Does Vulkan parallel rendering relies on multiple queues?

I’m a newbie of Vulkan, and not very clear on how parallel rendering works, here’s some question (the “queue” mentioned below refers specifically to the graphics queue:

  1. Does parallel rendering relies on a device which supports more than one queue?
  2. If question 1 is a yes, what if the physical device only have one queue, but Vulkan abstracted to 4 queues (which is the real case of my macbook’s gpu), will the rendering in this case really parallel?
  3. If question 1 is a yes, what if there is only one queue in Vulkan’s abstraction, does that mean the device defiantly can render objects in parallel.

P.S. About question 2, when I use Metal api, the number of queues are only one, but when using Vulkan api, the number is 4, I’m not sure it is right to say “the physical device only have one queue”.

Thanks for helping, let me make my question more clear:

  1. When comes to the concept “parallel” here, I mean parallel “tasks” or parallel “workloads”
  2. Do you suggest that multiple “tasks” or “workloads” is not that necessary, since once a command_buffer is submitted, it will likely take all the computation resource, leads to parallel tasks actually run one by one?
  3. Do you suggest that queues are not for parallel tasks, but for easy working with threads?

That doesn’t really clear anything up.
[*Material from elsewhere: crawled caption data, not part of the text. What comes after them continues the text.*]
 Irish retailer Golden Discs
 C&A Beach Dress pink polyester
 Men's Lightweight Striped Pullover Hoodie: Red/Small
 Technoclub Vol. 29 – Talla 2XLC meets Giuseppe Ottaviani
What do you mean by a “task” or “workload” in the context of rendering?

Well, I use the word “workload” because I read this:

GPUs have proven extremely useful for highly parallelizable data processing use-cases. The computational paradigms found in machine learning & deep learning for example fit extremely well to the processing architecture graphics cards.

However, when it comes to multiple GPU workloads, one would assume that these would be processed concurrently, but this is not the case. Whilst a single GPU compute workload is parallelized across the numerous GPU cores, multiple workloads are run one by one sequentially. That is of course until recent improvements in graphics card architectures which are now enabling for hardware parallelization across multiple workloads. This can be achieved by submitting the workloads to different underlying physical GPU “queue families” that support concurrency. Practical tecniques in machine learning that would benefit from this include model parallelism

If I use this term with rendering makes confusion, I can change to anther example:

If my device have two transfer queues in a transfer family, what’s the behaviour when sending two vertex buffers through two queues saprately vs sending two vertex buffers one by one through a same queue? (Sending vertex buffer seems not the right term, newbie here…)
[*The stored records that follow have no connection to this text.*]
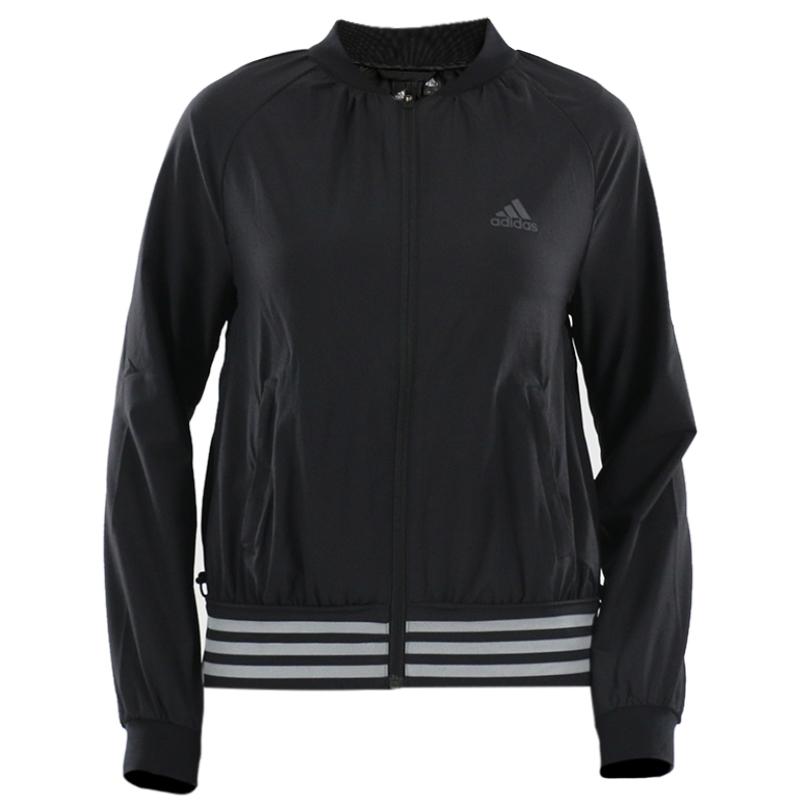 阿迪达斯Adidas女装 秋季 运动休闲梭织防风透气立领夹克外套DM5312 DM5311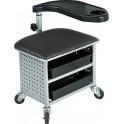 Manicure / pedicure stool Marcis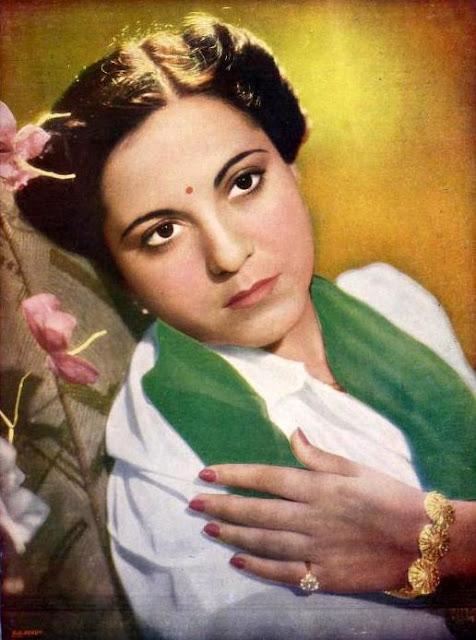Rose in 1940 film Bahurani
Or, if I’m doing a off-screen rendering job, which render a object with different lights, into two different images, these two independent rendering job is the “tasks or workload” I mean.

That’s different.

If hardware offers a dedicated transfer queue, that usually represents specialized hardware for doing DMA, one that’s typically separate from other DMA channels. So if there’s a transfer queue family, and that family offers 2 queues, it’s reasonable to assume that this represents two different pieces of DMA hardware that won’t significantly compete with each other for transfer resources.
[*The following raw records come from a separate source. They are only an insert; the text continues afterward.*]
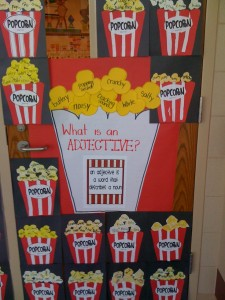 pop corn craft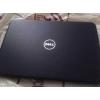 Ноутбук Dell Inspiron 3737 (I375610DDL-24), состояние идеальное - как новый.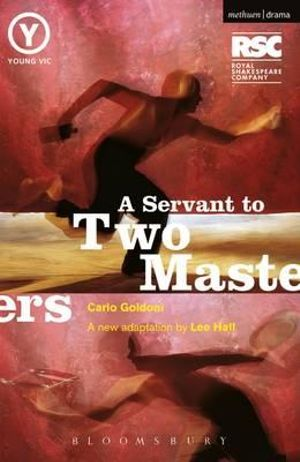 Cover of A servant to two masters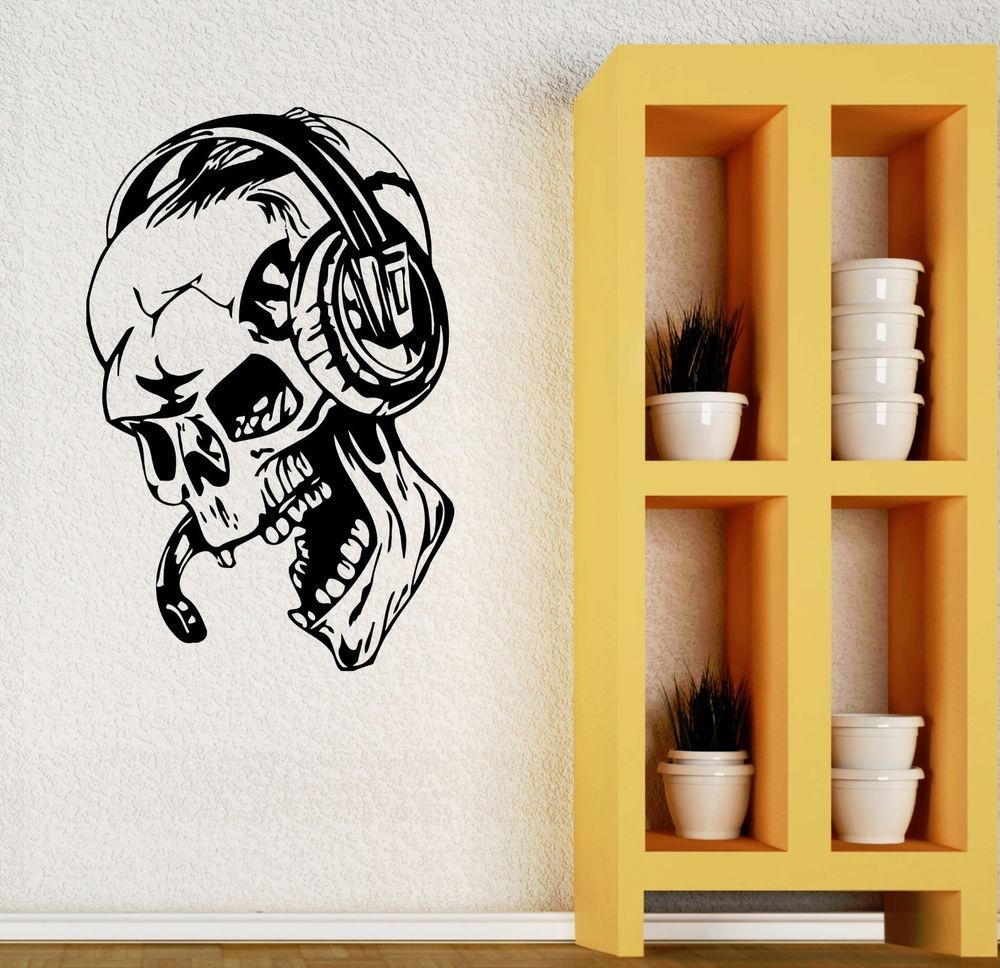 Gamer Wall Stickers Vinyl Decal Play Skull Music Headphones Video ...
When it comes to graphics and compute tasks, they will compete with each other for execution resources. There are only so many compute cores available, and such tasks will use as many as are available.

The advantage to more advance queueing is primarily about more efficient use of available resources. Compute tasks in particular often have sharp dependencies between sequences of tasks. Consider having compute operations A and B submitted in sequence, such that B depends on A completing.

There will likely be some unused cores between these two operations. If you had some other compute operation C that had no dependency on A or B, you could insert C between them to keep the compute units filled. However, this is a manual process that requires the code which builds the command buffer containing A and B to know about C and submit it appropriately. That can create significant complexity.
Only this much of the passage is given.